§ **ASSIGNED TASK**:
In the records that follow, the lines from the one containing "Pinstripe Hybrid Sliding Mitt" to the one containing "JW Pet Jouet", inclusive, are to be given again exactly.
** Opening RECORD SET block **
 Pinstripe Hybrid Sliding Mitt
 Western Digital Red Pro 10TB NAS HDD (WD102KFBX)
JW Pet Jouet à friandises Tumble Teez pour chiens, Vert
** Closing RECORD SET block **
** Opening RECORD SET block **
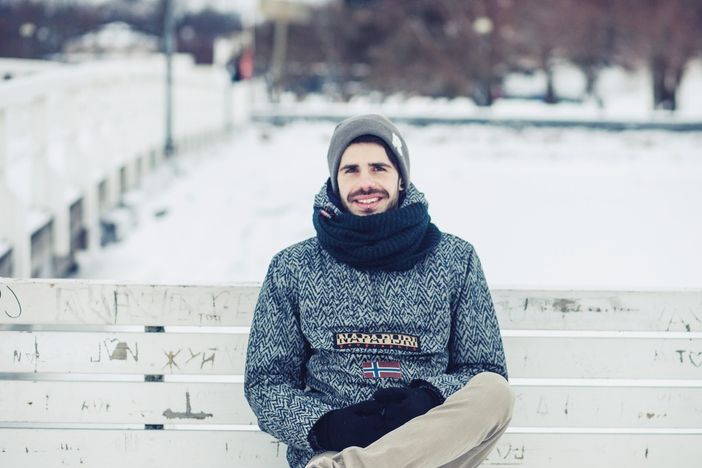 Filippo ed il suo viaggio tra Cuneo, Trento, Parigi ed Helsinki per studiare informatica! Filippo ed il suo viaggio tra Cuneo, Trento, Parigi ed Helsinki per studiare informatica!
** Closing RECORD SET block **
§ **WRITTEN SOLUTION**:
 Pinstripe Hybrid Sliding Mitt
 Western Digital Red Pro 10TB NAS HDD (WD102KFBX)
JW Pet Jouet à friandises Tumble Teez pour chiens, Vert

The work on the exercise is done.